SIX

Me dio un vuelco el corazón, las palpitaciones se dispararon, y mi polla casi rompe el pantalón.

“Joder!” Pensé.

Aquello no lo esperaba! Mi mano bajó al pantalón de nuevo, y me la estrujé, mientras Ana miraba de reojo hacía mi mano con deseo.

Acababa de notar como una gotita de líquido preseminal había salido de la punta de mi polla de pura excitación. Debió ser un goterón largo, porque enseguida empecé a sentir la humedad caliente que me proporcionaba en la punta de mi polla.

Ufff…

Estaba excitadísimo, tanto como para cometer aquella locura allí mismo, pero no lo suficientemente borracho como para que mi sentido común no me alertara de semejante locura. Miré alrededor, ya nadie reparaba en nosotros, de hecho, ni me había dado cuenta que ya no quedaban trabajadores, y solo estábamos nosotros, el ludópata, la camarera, y otra mesa ocupada por unos que no había visto antes, con unas cervezas y unas tapas.

“Joder!” Volví a decirme para mi mismo.

“Joder! Joder!” Me repetía.

El corazón me iba a mil, creí que se me saldría por la boca, y miraba alrededor como alguien que va a cometer una travesura.
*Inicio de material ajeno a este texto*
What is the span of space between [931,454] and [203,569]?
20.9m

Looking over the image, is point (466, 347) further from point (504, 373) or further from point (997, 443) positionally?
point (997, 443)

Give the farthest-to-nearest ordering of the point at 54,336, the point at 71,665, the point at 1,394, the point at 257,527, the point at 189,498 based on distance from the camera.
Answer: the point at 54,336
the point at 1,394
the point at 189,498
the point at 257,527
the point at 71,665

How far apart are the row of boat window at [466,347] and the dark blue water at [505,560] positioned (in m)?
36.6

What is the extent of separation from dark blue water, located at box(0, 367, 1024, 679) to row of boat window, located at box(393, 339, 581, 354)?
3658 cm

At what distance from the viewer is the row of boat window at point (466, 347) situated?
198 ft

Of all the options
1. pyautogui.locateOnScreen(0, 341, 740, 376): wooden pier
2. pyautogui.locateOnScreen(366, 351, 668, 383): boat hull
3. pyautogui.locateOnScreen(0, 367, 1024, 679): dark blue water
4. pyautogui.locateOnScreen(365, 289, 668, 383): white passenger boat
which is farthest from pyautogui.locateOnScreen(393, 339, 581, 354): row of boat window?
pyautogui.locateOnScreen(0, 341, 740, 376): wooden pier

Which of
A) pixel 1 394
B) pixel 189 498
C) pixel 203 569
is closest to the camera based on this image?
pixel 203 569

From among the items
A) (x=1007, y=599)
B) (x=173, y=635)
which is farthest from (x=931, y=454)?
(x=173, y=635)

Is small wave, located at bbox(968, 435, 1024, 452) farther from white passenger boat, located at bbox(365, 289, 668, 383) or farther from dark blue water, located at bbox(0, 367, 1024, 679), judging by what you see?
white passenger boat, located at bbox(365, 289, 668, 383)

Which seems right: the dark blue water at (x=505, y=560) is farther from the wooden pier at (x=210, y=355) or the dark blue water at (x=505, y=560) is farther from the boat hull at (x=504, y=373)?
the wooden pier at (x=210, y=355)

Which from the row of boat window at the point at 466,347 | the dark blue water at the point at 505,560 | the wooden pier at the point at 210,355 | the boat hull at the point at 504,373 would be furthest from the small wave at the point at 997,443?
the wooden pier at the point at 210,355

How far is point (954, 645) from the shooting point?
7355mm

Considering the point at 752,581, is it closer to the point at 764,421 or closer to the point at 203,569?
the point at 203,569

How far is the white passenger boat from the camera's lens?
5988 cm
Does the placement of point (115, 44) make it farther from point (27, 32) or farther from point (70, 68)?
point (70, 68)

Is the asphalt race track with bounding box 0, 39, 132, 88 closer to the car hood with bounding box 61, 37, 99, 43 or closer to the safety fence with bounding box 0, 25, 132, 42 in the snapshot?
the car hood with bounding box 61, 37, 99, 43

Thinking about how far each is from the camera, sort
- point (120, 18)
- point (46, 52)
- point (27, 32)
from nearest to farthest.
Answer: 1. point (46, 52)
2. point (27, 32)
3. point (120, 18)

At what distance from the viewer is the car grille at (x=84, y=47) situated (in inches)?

Me lo estaba pensando! Hasta el momento había logrado controlar la situación y mi excitación, pero estaba a punto de perder los papeles, y perder el control.

“Joder!”

Miré a Ana y me miraba hambrienta, hinchando su pecho al máximo, mientras se mordía la boca. Sus piernas ya estaban totalmente abiertas, como si le importara una mierda que alguien nos viera. Mientras, la punta de mis dedos volvían a entrar tímidamente entre sus labios.

-Oscar…- Susurró Ana haciendo que la mirara. –Vamos a tu casa, o fóllame aquí mismo!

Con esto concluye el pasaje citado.